The plot is insanely implausible and just as insanely hilarious. It revolves around the romantic comeuppance of two young dandies who dodge their social obligations with “duties” to look after an invented friend, Bunbury, or a profligate brother, Earnest. Their stories start bearing down on them when both fall in love with women who think they are one of their fictitious characters.

Much of the humor in Earnest is less shaping the plot than delivering playwright Oscar Wilde’s wonderful shots at Victoriana’s vacuous elites.  (“The very essence of romance is uncertainty. If ever I get married, I’ll certainly try to forget the fact.” “In matters of grave importance, style, not sincerity, is the vital thing.”)

Primarily in the first act, this production doesn’t serve that well by ramping up physical expression and turning its horseplay a little too fey to make its characters, especially Algernon, sympathetic. It takes the arrival of the formidable Lady Bracknell to tone things down, and Kate Eastwood Norris nails the role with a panache every Mother Superior dreams of. Her Bracknell is a bellwether for withering wit; every scene is about to get a lift when she enters.

Bracknell has two of the best proteges ever in her niece, Gwendolyn Fairfax (Kate Marilley), and her would-be niece-in-law, Cecily Cardew (Ella Olesen). The two exude the confidence of beautiful young women whose preoccupation with romance would never hinder their looking after their own best interests. (“I never change — except in my affections.”)

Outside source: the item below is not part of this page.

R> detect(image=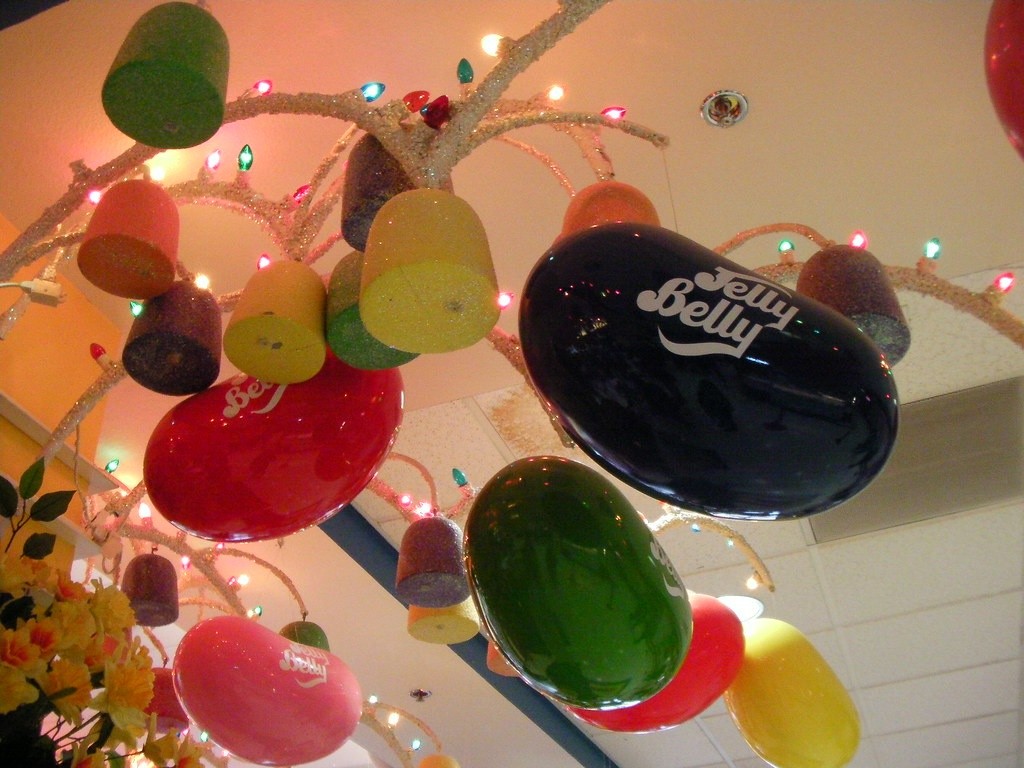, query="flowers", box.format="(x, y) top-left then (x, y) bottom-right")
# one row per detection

When Cecily (Ella Olesen) and Gwendolyn (Kate Marilley) join forces, some tales from their suitors are about to be exposed in The Importance of Being Earnest at Gulfshore Playhouse. Photo by Nick Adams

The overdone first-act mugging aside, the two women have equally vapid partners in Algernon Montcrief and John Worthing. James Evans and Tony Carter create two comically self-aware versions of the idle rich — those gentlemen-in-training who belonged to a fraternity in college you wouldn’t dare aspire to join. And they couldn’t have better service than from Michael Ehlers, who deftly pivots from stone-faced butler to harried tea server in the two households.

But some of the funniest exchanges come from Karen Peakes as Miss Prism, Cecily’s tutor, and Richard Hollis as the Rev. Canon Chasuble. These two are so proper they likely keep their underwear on for their baths. But when they attempt conversation with each other, they continually drop unintentional double entendres and only burrow in deeper trying to extract themselves.

The Importance of Being Earnest is a sidesplitting reminder that moral superiority is inevitably accompanied by an idiot perspective. This production, from Kristen Coury as director, generally serves that moral elegantly.

You don’t have to go expecting only drawing-room giggles, either; there are outright throw-back-your-head-and-howl laughs here. So undignified of us.